What are DQMs, and why are we talking about them?
SS1/23 brought DQMs to banks’ attention and set a timeline on model risk management (MRM) compliance for May 2024. Are you ready?
The PRA’s recent supervisory statement (SS)1/23 has made some significant changes to the ways that financial institutions think about model risk management (MRM). Most significant among these changes are the updates regarding deterministic quantitative methods, or DQMs.
While in the past there has been reference to a wider ecosystem of tools and non-models, SS1/23 demands financial institutions to identify DQMs and subject them to more stringent governance, along the lines of how traditional models are already governed.

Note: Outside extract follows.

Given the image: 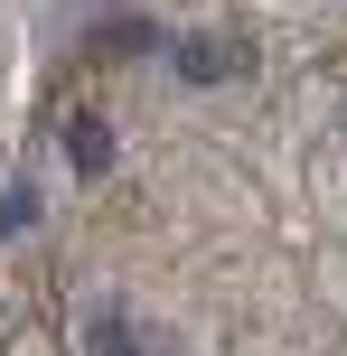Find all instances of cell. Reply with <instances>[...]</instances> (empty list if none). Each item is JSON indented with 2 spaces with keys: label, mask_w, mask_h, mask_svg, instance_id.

But really: what is a DQM?
In SS1/23, the PRA has provided a broad and expanded definition of models to include DQMs. The supervisory statement explains: “For the purposes of the expectations contained within this SS, a model is defined as a quantitative method that applies statistical, economic, financial, or mathematical theories, techniques, and assumptions to process input data into output.” While traditional models are generally understood to be stochastic, or non-deterministic subsets of quantitative methods, the broader definition in SS1/23 includes DQMs, or deterministic quantitative models, as a subset of models.
These newly identified models may be owned by IT, but they aren’t always. They can look like spreadsheets, custom applications, and more, and can be owned by end-users. Between the ubiquity of DQMs and the fact that they have not been otherwise governed by the MRM teams, this new statement demands that financial institutions reassess their model risk in light of this expanded definition.
Why are they important?
Currently, most DQMs are governed according to the same guidelines that IT uses to govern its applications: by virtue of access controls, change controls, and role-based permissions. But many should be subjected to MRM controls. Firms must understand DQMs in terms of their use cases: what are these models used for? When DQMs are used for financial reporting purposes, liquidity, forecasting, capital, and other functions, they demand to be governed to a higher standard. Proper governance of these DQMs requires that their controls and tests respond to the business purpose the method serves, the methodologies underpinning it, and the assumptions in place that support its functionality.
How should firms address SS1/23’s changes for DQMs?
Firms must demonstrate some form of compliance by May 17, 2024.
On the one hand, teams can get started and make fast gains by looking at the DQMs they have already identified and evaluate the level of governance they currently apply. If a DQM is subject to IT-esque governance, companies can perform a “governance up-lift” by beginning to ask what kind of controls and testing must be carried out throughout the DQM lifecycle, as well as what kind of monitoring must take place.
On the other hand, one of the difficulties of these new requirements for DQMs is that not all DQMs are known. Accordingly, teams must engage in discovery in order to identify these additional DQMs, document them, and classify each according to objective standards. Following documentation, teams can risk rank the DQM by scoring impact and complexity, and then host this information in their inventory. Different DQMs will require different governance structures: some will demand highly scrutinized controls, while others will need less.